I imagined that, him going to the apartment and looking up at the window and thinking about me.
We were getting close. The area looked nicer in some ways, if you liked shiny chain stores and restaurants and mall developments. When I finally recognized my old street, my heart sped up. “There it is,” I said. Nearly everything at the old apartment building was the same — same beige paint, same carports with their rusting tin roofs, same cement walkways surrounded by too-green grass and manmade ponds. Now there were also yellow and green flags along the street like exclamation points, announcing the alleged fabulousness of life at West Valley Cove & Gardens.
“Move-in special,” Cameron said, pointing to a banner over the entry gate. “First month’s rent free.”
“So tempting.” We parked, and walked on the cement path toward building C, on the side of the property our window had faced. We’d had a lovely view of storage units, which I would stare out at every day after school. Now, my breath caught when I rounded the corner. They’d planted a small grove of aspens where there had been a dry, empty stretch of ground between me and the storage units.

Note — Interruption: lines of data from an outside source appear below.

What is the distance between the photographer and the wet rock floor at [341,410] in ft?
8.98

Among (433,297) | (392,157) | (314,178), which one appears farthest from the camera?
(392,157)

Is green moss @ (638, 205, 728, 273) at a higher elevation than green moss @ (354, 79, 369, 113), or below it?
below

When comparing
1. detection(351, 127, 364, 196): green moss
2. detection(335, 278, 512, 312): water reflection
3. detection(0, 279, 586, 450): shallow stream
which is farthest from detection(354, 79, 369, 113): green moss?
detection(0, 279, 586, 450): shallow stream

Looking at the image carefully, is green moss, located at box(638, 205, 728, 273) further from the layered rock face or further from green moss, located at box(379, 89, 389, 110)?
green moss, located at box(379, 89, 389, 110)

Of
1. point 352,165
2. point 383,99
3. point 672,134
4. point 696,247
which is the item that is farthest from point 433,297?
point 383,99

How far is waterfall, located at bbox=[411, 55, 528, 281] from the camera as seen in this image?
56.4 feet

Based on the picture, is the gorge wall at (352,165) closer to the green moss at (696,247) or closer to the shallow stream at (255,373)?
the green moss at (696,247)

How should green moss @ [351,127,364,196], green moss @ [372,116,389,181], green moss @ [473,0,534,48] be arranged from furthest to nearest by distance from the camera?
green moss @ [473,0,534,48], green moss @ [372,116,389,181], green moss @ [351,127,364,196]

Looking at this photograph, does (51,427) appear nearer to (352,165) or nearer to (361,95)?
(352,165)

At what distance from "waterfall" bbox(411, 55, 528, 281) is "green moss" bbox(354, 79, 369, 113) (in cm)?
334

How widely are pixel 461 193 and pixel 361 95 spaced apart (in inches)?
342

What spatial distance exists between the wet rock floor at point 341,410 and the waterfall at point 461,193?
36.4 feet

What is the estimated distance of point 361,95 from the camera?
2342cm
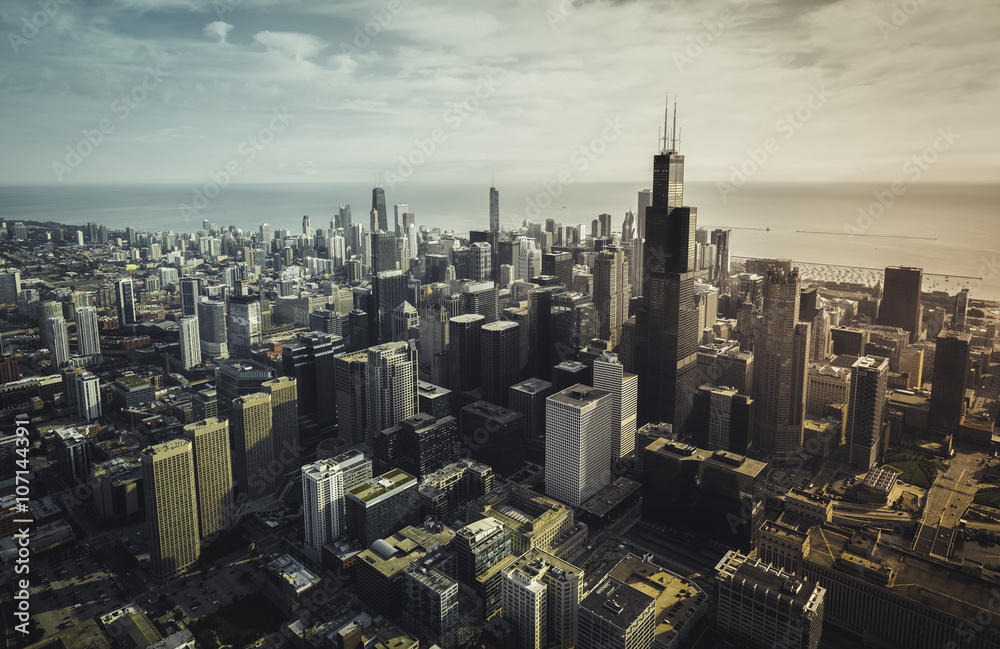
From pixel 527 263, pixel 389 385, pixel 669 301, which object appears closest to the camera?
pixel 389 385

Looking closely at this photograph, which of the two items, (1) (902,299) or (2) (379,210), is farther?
(2) (379,210)

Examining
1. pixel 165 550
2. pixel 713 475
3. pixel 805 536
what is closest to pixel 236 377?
pixel 165 550

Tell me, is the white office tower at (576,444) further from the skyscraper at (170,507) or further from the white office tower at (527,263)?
the white office tower at (527,263)

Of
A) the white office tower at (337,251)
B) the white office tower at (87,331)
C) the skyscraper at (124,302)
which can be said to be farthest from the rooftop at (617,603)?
the white office tower at (337,251)

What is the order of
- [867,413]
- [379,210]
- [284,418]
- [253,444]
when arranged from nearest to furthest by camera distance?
[867,413] → [253,444] → [284,418] → [379,210]

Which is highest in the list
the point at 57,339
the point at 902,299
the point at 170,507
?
the point at 902,299

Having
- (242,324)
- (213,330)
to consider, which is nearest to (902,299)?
(242,324)

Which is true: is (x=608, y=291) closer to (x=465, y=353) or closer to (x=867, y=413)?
(x=465, y=353)

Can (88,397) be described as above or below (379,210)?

Like magic, the aspens were full grown, their leaves just turning from the green of late summer to the gold of fall. What would it have been like, I wondered, to look out at those white-barked trees every day instead of a dead lot of nothing?

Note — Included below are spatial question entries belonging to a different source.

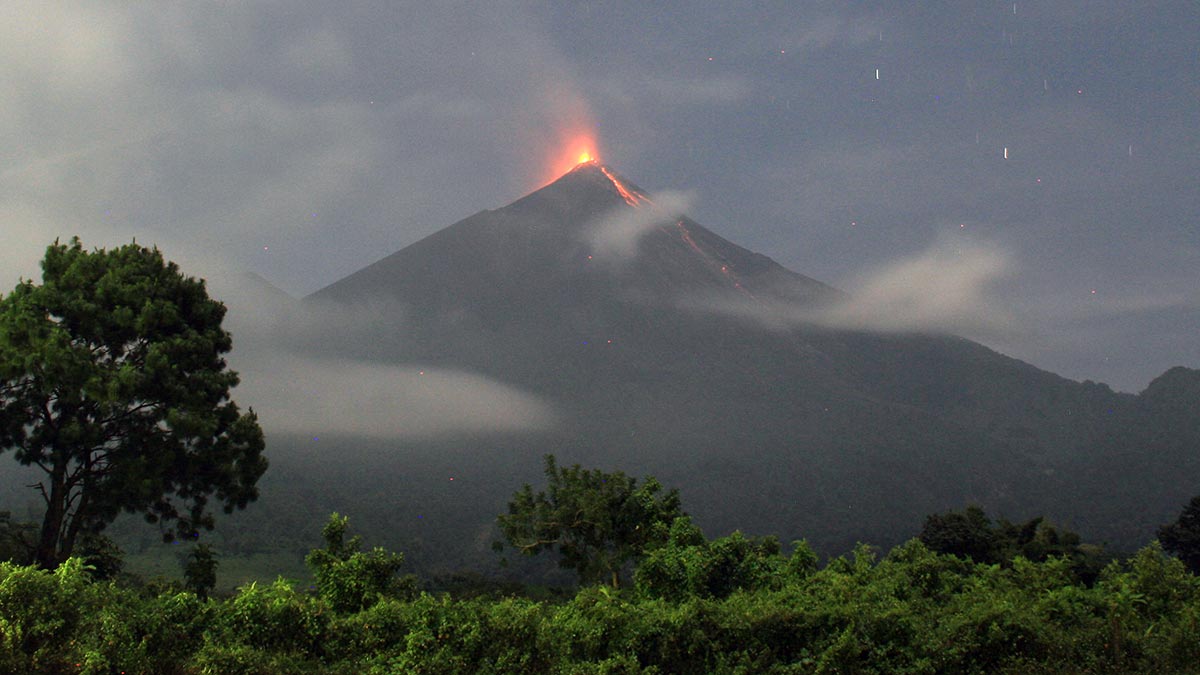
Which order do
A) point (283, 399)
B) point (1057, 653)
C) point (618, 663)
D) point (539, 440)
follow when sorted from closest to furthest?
point (618, 663) → point (1057, 653) → point (539, 440) → point (283, 399)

A gentle wind came up and the leaves quaked. “Listen,” I said to Cameron.
He hopped over the fake stream running between us and the stand of trees. I did the same, and we walked deeper in. “They clatter,” he said. “The leaves clatter. Remember?”
I sat on the ground and then lay back. “Come on. Like we used to.”
The wind got stronger, and he stretched out next to me, arm’s length apart. We stayed like that, listening, for a long time.
“What are you thinking?” he asked.
I closed my eyes. “So many things.”
“Like?”
“My mom told me about
what really happened when I thought you died. I want to know what it was like to live in a shelter, and why you were sleeping in my car this morning. I want to know where you live now and what your life has been like for the last eight years and why you came back. Why you really came back. I want to know what was going on in your house and if what your dad did that day was . . .” I swallowed. “If it was the kind of thing he did a lot. To you.” I exhaled and opened my eyes. “That’s what I’m thinking.”
Before he could answer, my cell phone beeped the opening notes of Beethoven’s Fifth Symphony. I pulled it from my jacket pocket and saw Ethan’s number on the screen. I turned off the phone. My back was getting cold and damp but I didn’t move, just in case Cameron was about to answer even one of my questions. But he stood and stared down at me, extending a hand to help me up. “Let’s go check out the school.”
“That’s all you have to say?”
He was lit from behind by the afternoon sun, green-gold under the aspens. Maybe it was the sun or the fact that I had barely eaten that day, but the aspens seemed to spin around him in slow motion and I wanted to stay there forever and never go back to Jones Hall, never go back to Ethan. There was something inviting and consoling about the scenario Mom had posed: Cameron as my only friend, for all those years, my whole life. Just us enduring everything together with complete understanding and unquestioning loyalty, in a world that only we occupied. I wouldn’t have to fake anything anymore. I could see now, staring up at him, that it wouldn’t be so hard to slip back into that life, leaving everything I’d built as Jenna Vaughn behind.
He crouched down next to me. I put my hand on the hem of his jeans. It was the first time I’d touched him since that day in the cafeteria line.
“I’ve got so much to tell you,” he said, so quietly I almost couldn’t hear. “Been thinking about how to even start.”
“Start anywhere,” I whispered. “I just want to know.”
“I feel like I’ve already told you everything, in a way. I’ve been talking to you in my head for eight years, writing epics and sequels to epics, and sequels to the sequels.”